## Record list
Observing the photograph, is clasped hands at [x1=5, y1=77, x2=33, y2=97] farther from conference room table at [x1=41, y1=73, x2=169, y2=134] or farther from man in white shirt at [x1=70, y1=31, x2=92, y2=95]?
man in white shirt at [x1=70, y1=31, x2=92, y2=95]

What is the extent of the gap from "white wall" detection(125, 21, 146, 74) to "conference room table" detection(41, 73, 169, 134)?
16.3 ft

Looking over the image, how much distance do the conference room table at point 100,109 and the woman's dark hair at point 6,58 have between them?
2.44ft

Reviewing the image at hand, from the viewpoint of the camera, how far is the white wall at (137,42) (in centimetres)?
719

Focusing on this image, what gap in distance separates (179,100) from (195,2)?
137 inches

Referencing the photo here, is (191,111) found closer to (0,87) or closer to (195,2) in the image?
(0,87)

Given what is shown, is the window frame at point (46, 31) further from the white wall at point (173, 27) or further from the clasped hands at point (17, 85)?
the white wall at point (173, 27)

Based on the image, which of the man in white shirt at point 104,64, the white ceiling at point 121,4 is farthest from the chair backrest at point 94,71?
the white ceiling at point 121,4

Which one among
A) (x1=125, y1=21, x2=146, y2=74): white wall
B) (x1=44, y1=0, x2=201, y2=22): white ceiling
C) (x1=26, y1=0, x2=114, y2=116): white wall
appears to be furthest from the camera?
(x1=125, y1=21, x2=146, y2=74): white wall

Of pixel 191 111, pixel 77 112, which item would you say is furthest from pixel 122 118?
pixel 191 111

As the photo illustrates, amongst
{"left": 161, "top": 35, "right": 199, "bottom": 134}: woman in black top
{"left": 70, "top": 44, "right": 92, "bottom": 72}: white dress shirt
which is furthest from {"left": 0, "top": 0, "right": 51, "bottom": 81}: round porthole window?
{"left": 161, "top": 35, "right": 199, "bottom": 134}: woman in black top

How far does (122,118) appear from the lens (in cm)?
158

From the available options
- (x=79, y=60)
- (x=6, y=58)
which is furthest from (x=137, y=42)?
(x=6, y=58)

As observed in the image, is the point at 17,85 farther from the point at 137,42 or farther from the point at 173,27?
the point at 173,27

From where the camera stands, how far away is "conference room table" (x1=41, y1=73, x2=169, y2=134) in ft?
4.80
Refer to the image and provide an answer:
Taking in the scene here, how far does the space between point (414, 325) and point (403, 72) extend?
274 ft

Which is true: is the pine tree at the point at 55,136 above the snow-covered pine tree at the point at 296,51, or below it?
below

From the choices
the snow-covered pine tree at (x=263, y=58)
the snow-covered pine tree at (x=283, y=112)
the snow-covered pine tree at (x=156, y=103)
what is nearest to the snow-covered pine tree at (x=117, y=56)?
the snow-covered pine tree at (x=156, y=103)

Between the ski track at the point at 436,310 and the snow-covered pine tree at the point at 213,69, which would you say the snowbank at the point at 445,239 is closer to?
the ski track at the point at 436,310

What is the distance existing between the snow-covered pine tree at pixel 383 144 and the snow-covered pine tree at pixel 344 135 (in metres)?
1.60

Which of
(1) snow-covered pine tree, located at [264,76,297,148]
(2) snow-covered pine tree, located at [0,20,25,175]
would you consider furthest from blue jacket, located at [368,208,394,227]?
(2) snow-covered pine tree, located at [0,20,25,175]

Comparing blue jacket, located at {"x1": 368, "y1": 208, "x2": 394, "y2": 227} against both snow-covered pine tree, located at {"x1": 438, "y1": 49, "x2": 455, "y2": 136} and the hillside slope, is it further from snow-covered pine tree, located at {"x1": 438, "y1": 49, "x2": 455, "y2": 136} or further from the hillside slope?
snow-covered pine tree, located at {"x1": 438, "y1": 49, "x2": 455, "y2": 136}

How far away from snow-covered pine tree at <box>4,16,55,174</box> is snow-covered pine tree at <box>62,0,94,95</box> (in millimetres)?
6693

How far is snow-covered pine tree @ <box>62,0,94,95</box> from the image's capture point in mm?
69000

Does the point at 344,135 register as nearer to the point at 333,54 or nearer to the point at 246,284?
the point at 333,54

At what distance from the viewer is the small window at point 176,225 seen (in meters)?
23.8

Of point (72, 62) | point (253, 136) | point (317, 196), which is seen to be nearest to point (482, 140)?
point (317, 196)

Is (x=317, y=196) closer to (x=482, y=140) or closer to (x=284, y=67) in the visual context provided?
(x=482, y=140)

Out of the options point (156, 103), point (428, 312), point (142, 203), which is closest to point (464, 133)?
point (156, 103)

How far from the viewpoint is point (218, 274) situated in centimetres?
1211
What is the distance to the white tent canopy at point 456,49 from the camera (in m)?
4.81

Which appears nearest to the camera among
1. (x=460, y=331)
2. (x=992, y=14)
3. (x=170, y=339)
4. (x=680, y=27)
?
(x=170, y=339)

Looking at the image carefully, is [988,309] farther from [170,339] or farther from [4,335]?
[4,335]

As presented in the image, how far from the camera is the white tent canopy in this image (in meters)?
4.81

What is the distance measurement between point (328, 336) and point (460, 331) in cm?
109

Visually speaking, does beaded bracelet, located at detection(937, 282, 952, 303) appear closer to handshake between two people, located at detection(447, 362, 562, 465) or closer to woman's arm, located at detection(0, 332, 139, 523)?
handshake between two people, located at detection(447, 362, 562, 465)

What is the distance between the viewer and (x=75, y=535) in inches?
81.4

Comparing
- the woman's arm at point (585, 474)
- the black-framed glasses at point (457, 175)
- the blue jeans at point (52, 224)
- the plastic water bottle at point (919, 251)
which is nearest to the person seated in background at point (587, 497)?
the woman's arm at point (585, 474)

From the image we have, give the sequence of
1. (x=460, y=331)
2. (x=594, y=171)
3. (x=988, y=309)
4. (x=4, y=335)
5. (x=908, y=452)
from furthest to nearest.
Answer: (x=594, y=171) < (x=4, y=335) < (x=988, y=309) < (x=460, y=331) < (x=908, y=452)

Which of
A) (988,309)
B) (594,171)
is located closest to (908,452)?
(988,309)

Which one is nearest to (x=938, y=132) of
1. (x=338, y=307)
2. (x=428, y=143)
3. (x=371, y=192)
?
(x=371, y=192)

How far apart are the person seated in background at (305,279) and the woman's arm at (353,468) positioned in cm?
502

## What the task requires
Write out the entries above word for word.

## Right answer
Observing the photograph, is clasped hands at [x1=5, y1=77, x2=33, y2=97] farther from conference room table at [x1=41, y1=73, x2=169, y2=134] or farther from man in white shirt at [x1=70, y1=31, x2=92, y2=95]?
man in white shirt at [x1=70, y1=31, x2=92, y2=95]

What is the extent of the gap from "white wall" detection(125, 21, 146, 74) to "conference room table" detection(41, 73, 169, 134)?
16.3 ft

Looking over the image, how much distance do the conference room table at point 100,109 and the woman's dark hair at point 6,58 have between them?
2.44ft

Reviewing the image at hand, from the viewpoint of the camera, how far is the white wall at (137,42) (in centimetres)?
719

Focusing on this image, what gap in distance separates (179,100) from (195,2)?
137 inches

Referencing the photo here, is (191,111) found closer to (0,87) or closer to (195,2) in the image?
(0,87)

Given what is shown, is the window frame at point (46, 31) further from the white wall at point (173, 27) or further from the clasped hands at point (17, 85)?
the white wall at point (173, 27)

Based on the image, which of the man in white shirt at point 104,64, the white ceiling at point 121,4 is farthest from the chair backrest at point 94,71?
the white ceiling at point 121,4

Which one among
A) (x1=125, y1=21, x2=146, y2=74): white wall
B) (x1=44, y1=0, x2=201, y2=22): white ceiling
C) (x1=26, y1=0, x2=114, y2=116): white wall
appears to be furthest from the camera?
(x1=125, y1=21, x2=146, y2=74): white wall

Of pixel 191 111, pixel 77 112, which item would you say is furthest from pixel 122 118?
pixel 191 111

As the photo illustrates, amongst
{"left": 161, "top": 35, "right": 199, "bottom": 134}: woman in black top
{"left": 70, "top": 44, "right": 92, "bottom": 72}: white dress shirt
which is furthest from {"left": 0, "top": 0, "right": 51, "bottom": 81}: round porthole window?
{"left": 161, "top": 35, "right": 199, "bottom": 134}: woman in black top

How far does (122,118) appear from the lens (in cm)?
158

From the available options
- (x=79, y=60)
- (x=6, y=58)
which is furthest from (x=137, y=42)?
(x=6, y=58)

As observed in the image, is the point at 17,85 farther from the point at 137,42 or farther from the point at 173,27?
the point at 173,27

From where the camera stands, how far away is "conference room table" (x1=41, y1=73, x2=169, y2=134) in ft?
4.80
Refer to the image and provide an answer:
Taking in the scene here, how far does the space between point (414, 325) and point (403, 72) extend?
274 ft

Which is true: is the pine tree at the point at 55,136 above the snow-covered pine tree at the point at 296,51, or below it?
below

From the choices
the snow-covered pine tree at (x=263, y=58)
the snow-covered pine tree at (x=283, y=112)
the snow-covered pine tree at (x=156, y=103)
what is nearest to the snow-covered pine tree at (x=117, y=56)?
the snow-covered pine tree at (x=156, y=103)

Between the ski track at the point at 436,310 and the snow-covered pine tree at the point at 213,69, which would you say the snowbank at the point at 445,239 is closer to?
the ski track at the point at 436,310

What is the distance existing between the snow-covered pine tree at pixel 383 144 and the snow-covered pine tree at pixel 344 135 (in metres)?
1.60

Which of
(1) snow-covered pine tree, located at [264,76,297,148]
(2) snow-covered pine tree, located at [0,20,25,175]
would you consider furthest from blue jacket, located at [368,208,394,227]?
(2) snow-covered pine tree, located at [0,20,25,175]

Comparing blue jacket, located at {"x1": 368, "y1": 208, "x2": 394, "y2": 227} against both snow-covered pine tree, located at {"x1": 438, "y1": 49, "x2": 455, "y2": 136} and the hillside slope, is it further from snow-covered pine tree, located at {"x1": 438, "y1": 49, "x2": 455, "y2": 136} or further from the hillside slope?
snow-covered pine tree, located at {"x1": 438, "y1": 49, "x2": 455, "y2": 136}

How far away from snow-covered pine tree at <box>4,16,55,174</box> is snow-covered pine tree at <box>62,0,94,95</box> (in millimetres)?
6693

How far is snow-covered pine tree @ <box>62,0,94,95</box> from the image's capture point in mm?
69000

Does the point at 344,135 register as nearer to the point at 333,54 or nearer to the point at 246,284?
the point at 333,54

At what distance from the viewer is the small window at point 176,225 seen (in meters)?
23.8

Of point (72, 62) | point (253, 136) | point (317, 196), which is seen to be nearest to point (482, 140)?
point (317, 196)

Is (x=317, y=196) closer to (x=482, y=140) or closer to (x=284, y=67) in the visual context provided?
(x=482, y=140)

Out of the options point (156, 103), point (428, 312), point (142, 203), which is closest to point (464, 133)?
point (156, 103)

How far from the viewpoint is point (218, 274) situated in centimetres?
1211
What is the distance to the white tent canopy at point 456,49 from the camera (in m)?
4.81

Which appears nearest to the camera among
1. (x=460, y=331)
2. (x=992, y=14)
3. (x=170, y=339)
4. (x=680, y=27)
?
(x=170, y=339)

Looking at the image carefully, is [988,309] farther from [170,339] or farther from [4,335]?
[4,335]

As presented in the image, how far from the camera is the white tent canopy in this image (in meters)?
4.81

What is the distance measurement between point (328, 336) and point (460, 331) in cm?
109

Visually speaking, does beaded bracelet, located at detection(937, 282, 952, 303) appear closer to handshake between two people, located at detection(447, 362, 562, 465) or closer to woman's arm, located at detection(0, 332, 139, 523)?
handshake between two people, located at detection(447, 362, 562, 465)

What is the distance between the viewer and (x=75, y=535) in inches?
81.4

Comparing
- the woman's arm at point (585, 474)
- the black-framed glasses at point (457, 175)
- the blue jeans at point (52, 224)
- the plastic water bottle at point (919, 251)
which is nearest to the person seated in background at point (587, 497)?
the woman's arm at point (585, 474)

From the image we have, give the sequence of
1. (x=460, y=331)
2. (x=594, y=171)
3. (x=988, y=309)
4. (x=4, y=335)
5. (x=908, y=452)
from furthest to nearest.
Answer: (x=594, y=171) < (x=4, y=335) < (x=988, y=309) < (x=460, y=331) < (x=908, y=452)

Which of
A) (988,309)
B) (594,171)
is located closest to (908,452)?
(988,309)

Which one is nearest to (x=938, y=132) of
1. (x=338, y=307)
2. (x=428, y=143)
3. (x=371, y=192)
?
(x=371, y=192)

How far apart are the person seated in background at (305,279) and the woman's arm at (353,468) positioned in cm?
502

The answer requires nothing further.